(Exercise objective)
Only the text of the records below belongs in the answer, copied exactly, with pictures omitted.

(Supplied material)
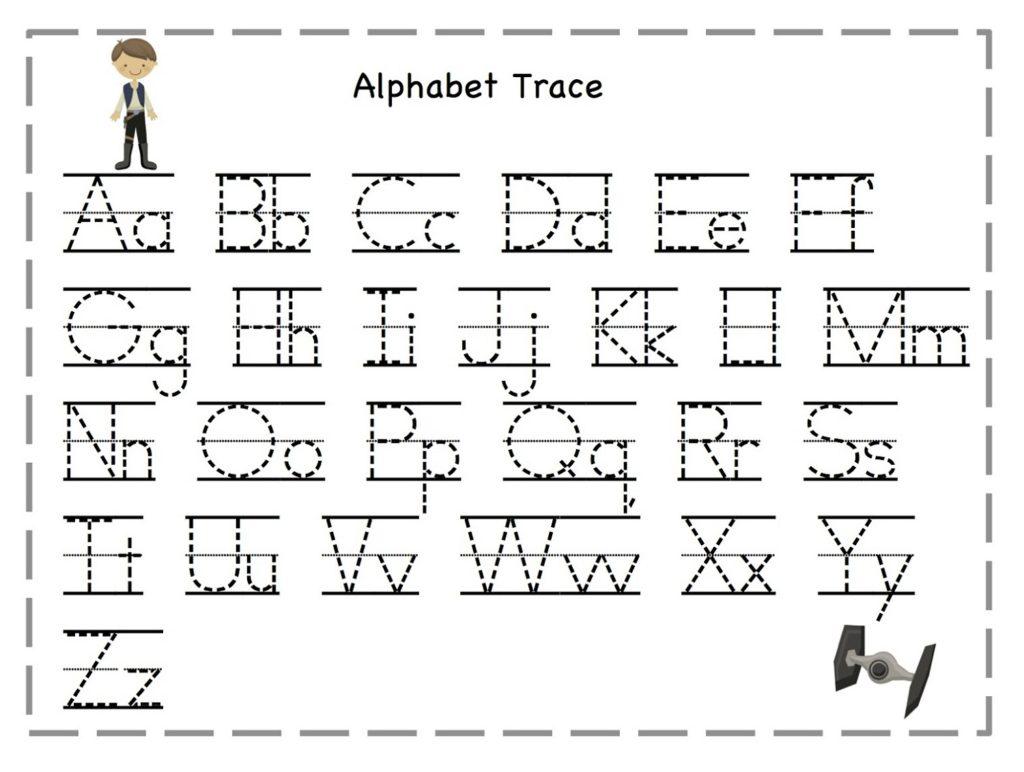 Math Worksheet Letter Tracing Worksheets Free Photo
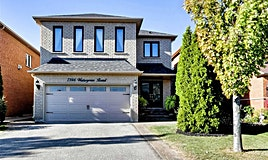 7346 Watergrove Road, Mississauga, ON, L5N 8L6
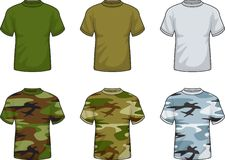 Military Shirts. A variety of military and camouflage shirts Stock Images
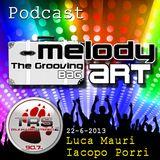 Grooving Bag - sabato 22-6-2013 Luca Mauri & Iacopo Porri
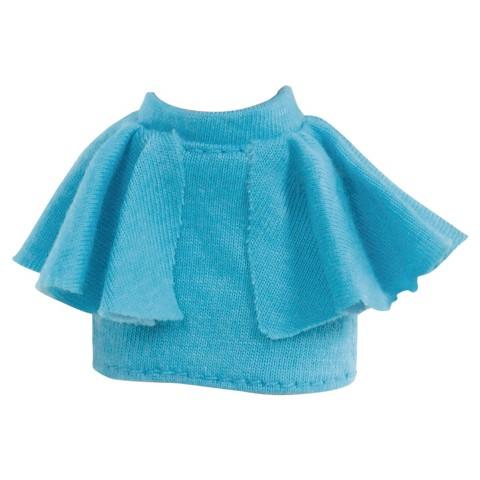blue peplum skirt target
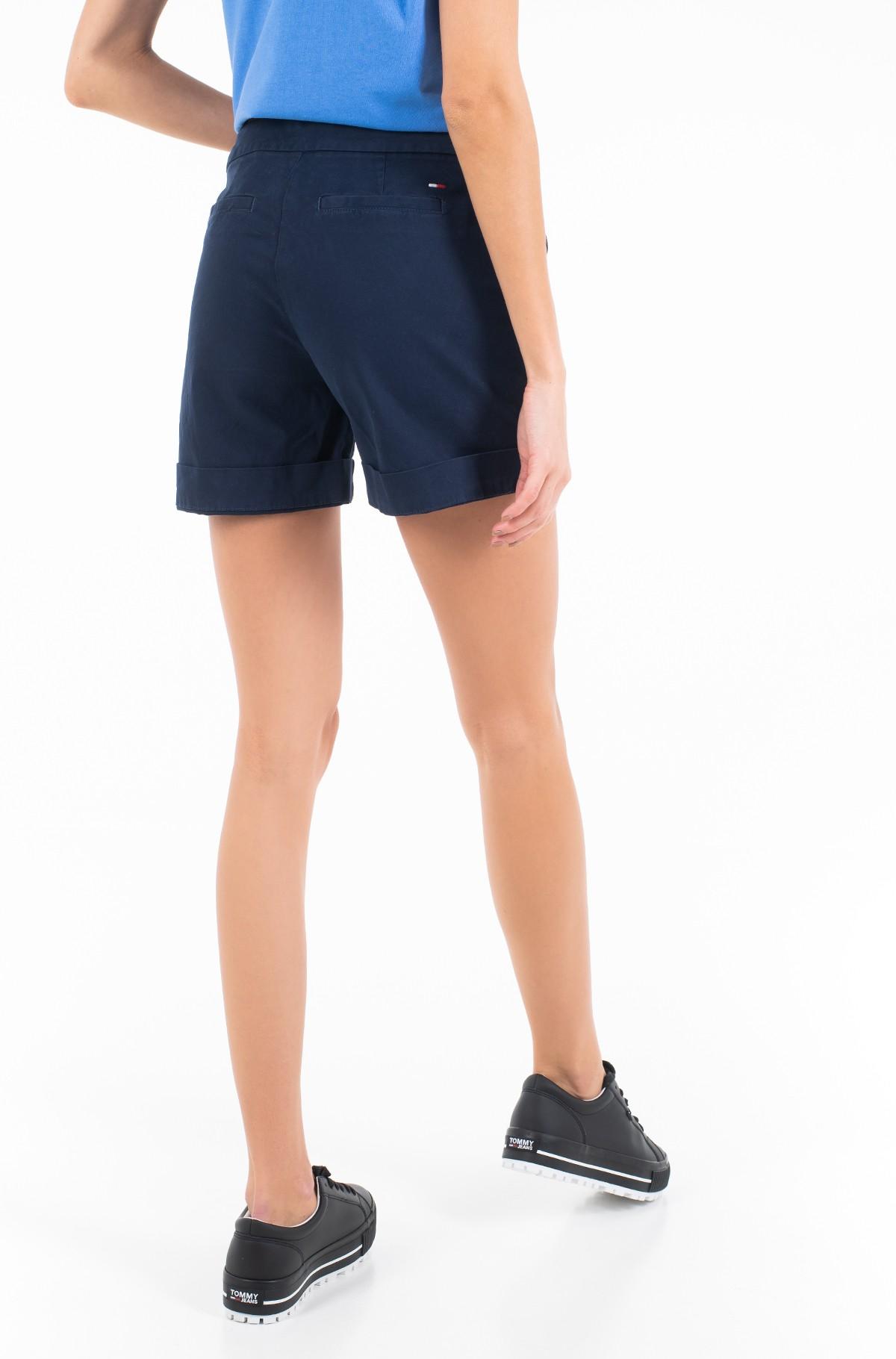 Lühikesed püksid TJW ESSENTIAL CHINO SHORT-full-2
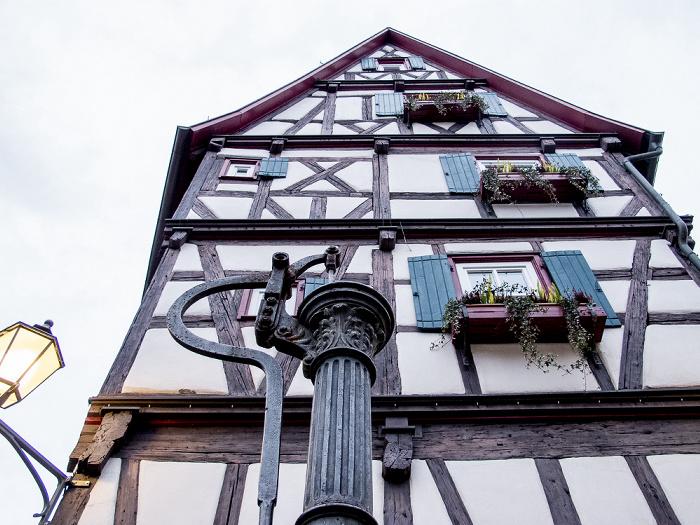 Schorndorf Altstadt: Römmelgasse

(Written response)
 Math Worksheet Letter Tracing Worksheets Free Photo
 7346 Watergrove Road, Mississauga, ON, L5N 8L6
 Military Shirts. A variety of military and camouflage shirts Stock Images
 Grooving Bag - sabato 22-6-2013 Luca Mauri & Iacopo Porri
blue peplum skirt target
 Lühikesed püksid TJW ESSENTIAL CHINO SHORT-full-2
 Schorndorf Altstadt: Römmelgasse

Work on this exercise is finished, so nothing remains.